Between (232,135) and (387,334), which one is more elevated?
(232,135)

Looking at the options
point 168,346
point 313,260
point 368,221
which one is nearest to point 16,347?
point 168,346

========================================================================

Exercise details –
Copy these records out word for word, keeping every line as it appears.

Answer to the task –
Between (232,135) and (387,334), which one is more elevated?
(232,135)

Looking at the options
point 168,346
point 313,260
point 368,221
which one is nearest to point 16,347?
point 168,346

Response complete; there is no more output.